TenggaraNews.com, KENDARI – Melalui Rapat Dengar Pendapat (RDP) atau hearing bersama Komisi III DPRD Provinsi Sultra, terungkap sejumlah fakta-fakta pelanggaran dari aktivitas haulling PT. ST. Nikel Resourches.
Di hadapan anggota Komisi III DPRD Provinsi Sultra dan aspirator, Alfred yang mengaku sebagai Kepala Cabang PT. ST. Nikel Resourches mengakui jika pihaknya hanya mengantongi surat izin penggunaan jalan nasional, yang diterbitkan pihak Kementerian PU dan Perumahan Rakyat melalui Balai Pelaksanaan Jalan Nasional (BPJN) XXI Kendari.
Padahal, jalan yang dilalui dari aktivitas haulling perusahaan tambang yang beroperasi di Pondidaha, Kabupaten Konawe itu meliputi jalan provinsi dan kota. Sehingga, aspirator dari Koalisi Pemerhati Lingkungan dan pertambangan (Kapitan), Corong Rakyat (Corak) serta Komisi III DPRD Provinsi Sultra menilai perusahaan tersebut telah menyalahi aturan. Sebab, melakukan aktivitas pemuatan ore nikel dengan menggunakan fasilitas umum tanpa dilengkapi dokumen izin penggunaan jalan umum dari Pemkot Kendari.
Laode Tando Wuna, salah satu anggota Corak Sultra menegaskan, bahwa telah terjadi kebocoran sumber PAD di Kota Kendari, atas aktivitas haulling dari PT. ST. Nikel Resourches.
Olehnya itu, pihak kepolisian harus memproses dugaan tersebut. Sebab, sudah ada kerugian negara yang disebabkan olehnya perusahaan tersebut. Apalagi, aktivitas pemuatan ore nikel menggunakan jalan umum ini sudah berlangsung lama.
“Sudah lima tahun mereka lakukan aktivitas ini. Makanya, kami meminta pihak kepolisian agar menyelidiki kasus ini. Dan pihak ST. Nikel sudah mengakui sendiri bahwa mereka tidak memiliki izin dari Pemkot. Makanya, saya meminta komitmen aparat kepolisian, khususnya Ditres Krimsus Polda Sultra untuk penegakan hukum,” tegasnya, Selasa 14 April 2020.

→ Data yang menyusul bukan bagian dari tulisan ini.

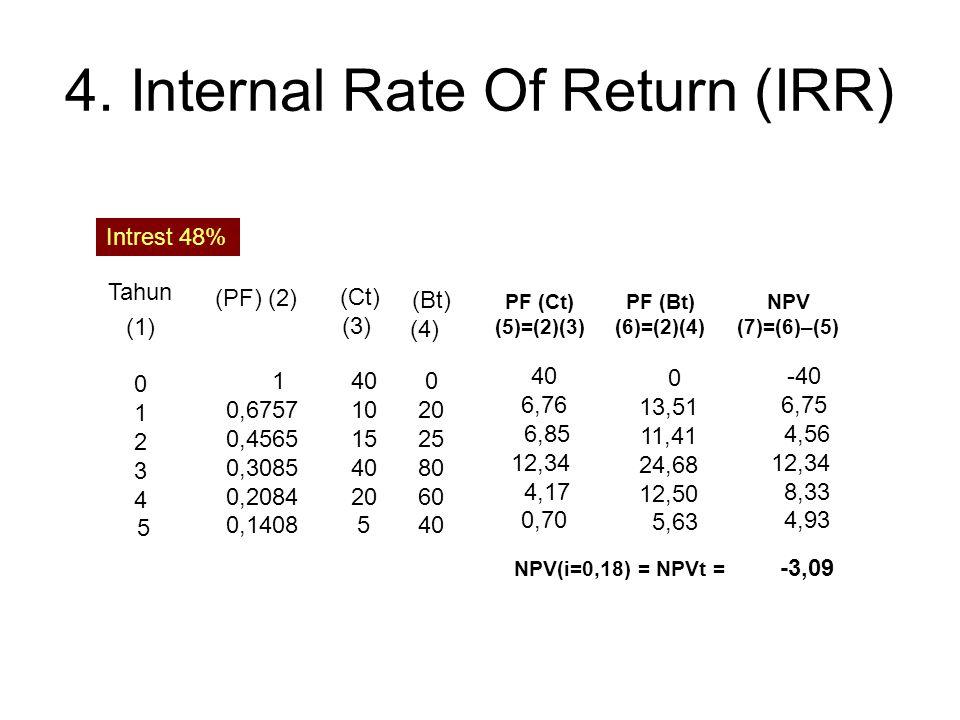 Tahun (1) 0 1 2 3 4 5 Intrest 40% 1 0,7143 0,5102 0,3644 0,2603 0,1859 (PF) (2) (Ct) (3) 40 10 15 40 20 5 (Bt) (4) 0 20 25 80 60 40 PF (Ct) (5)=(2)(3)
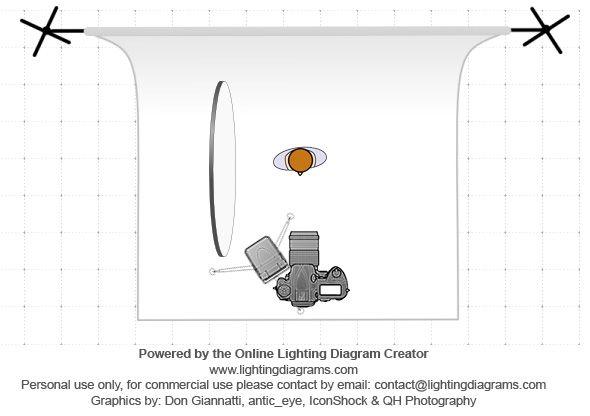 Descubre Dos Sencillos Esquemas De Iluminación Para Retrato Mediante El Uso De Flash Y Reflector Esquema De Iluminacion Iluminación Para Retratos Fotografía De Retratos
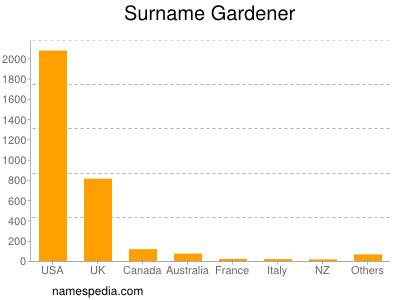 Surname Gardener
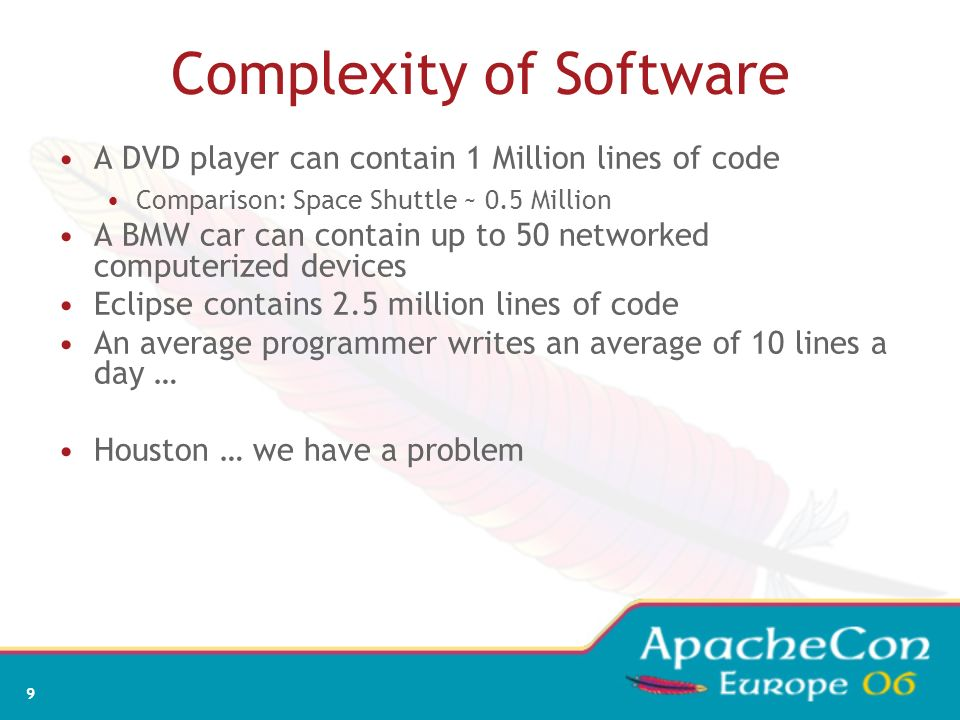 Complexity of Software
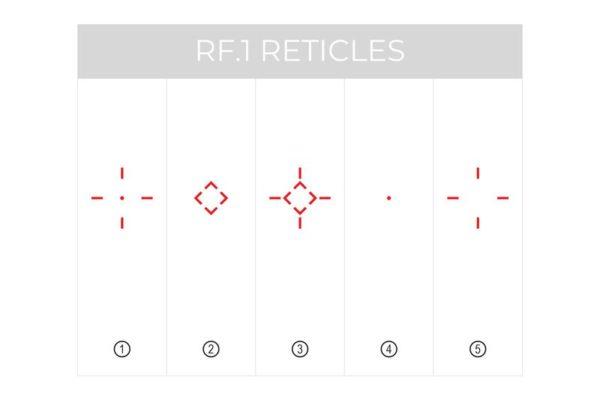 Rangefinder RFReticles_800x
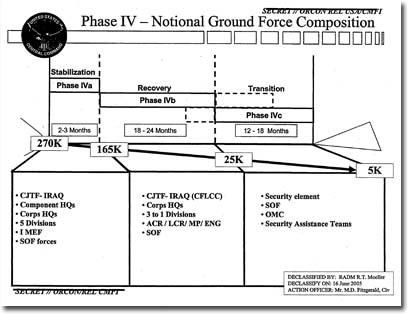 El Plan para la guerra en Iraq calculaba solo 5 000 efectivos allí para diciembre de 2006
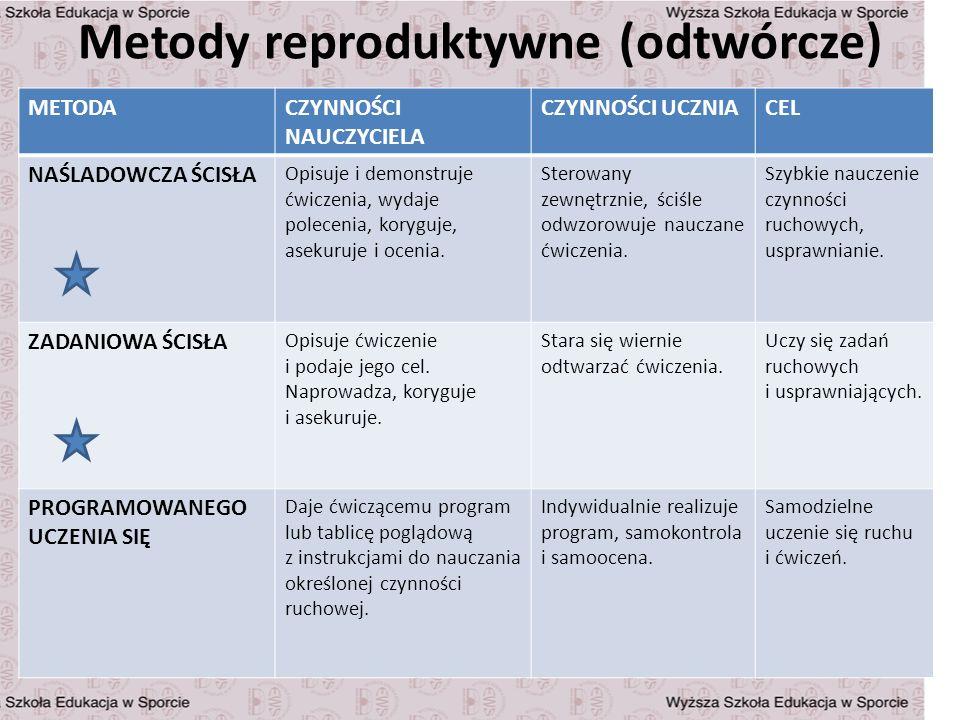 Metody reproduktywne (odtwórcze)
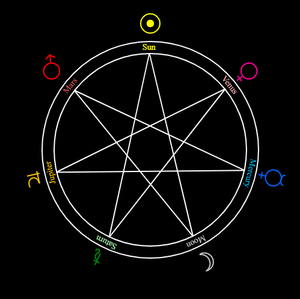 Heptagram of the celestial bodies of the weekdays.png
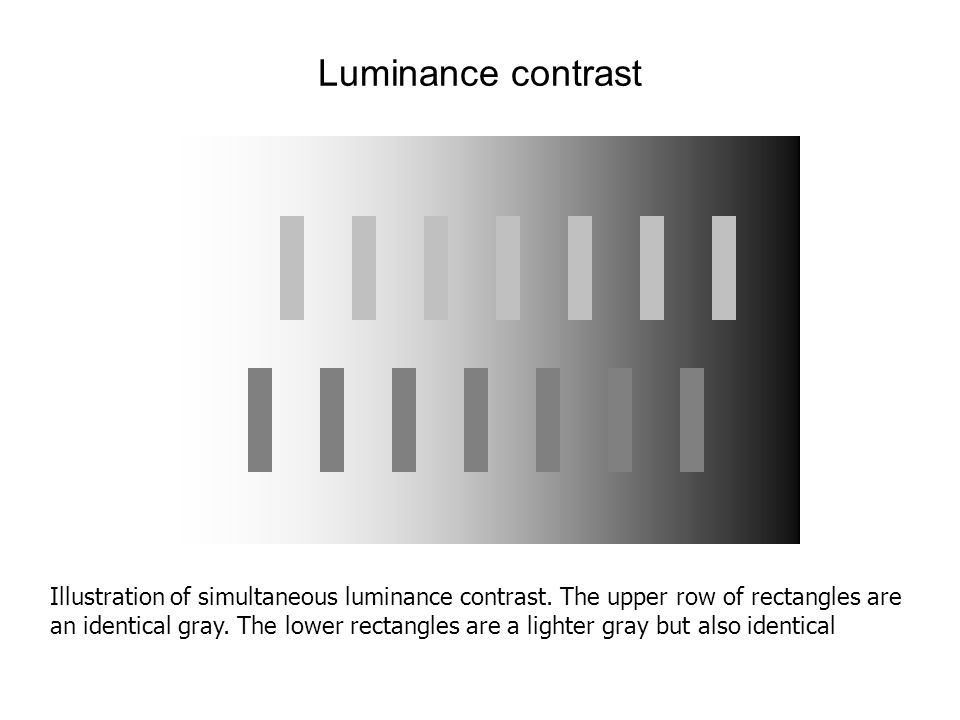 Luminance contrast Illustration of simultaneous luminance contrast. The upper row of rectangles are an identical gray. The lower rectangles are a ligh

Tando Wuna juga menyoroti pernyataan pihak Ditres Krimsus Polda Sultra, yang mengaku sudah pernah memproses ST. Nikel Resourches namun tak menemukan bukti-bukti illegal atas aktivitas perusahaan tambang tersebut.
Menurutnya, kemampuan penyidik Mapolda Sultra dalam mengungkap tindak kejahatan pertambangan patut dipertanyakan. Bagaimana tidak, aparat kepolisian dinilai talking jeli dalam menemukan pelanggaran tersebut. Padahal, secara jelas terdapat beberapa dokumen perizinan yang tak dimiliki.
“Yah, saya menilai mereka (penyidik) tak jeli. Makanya, saya meminta komitmen kepolisian untuk melakukan penyelidikan secara serius,” pintanya.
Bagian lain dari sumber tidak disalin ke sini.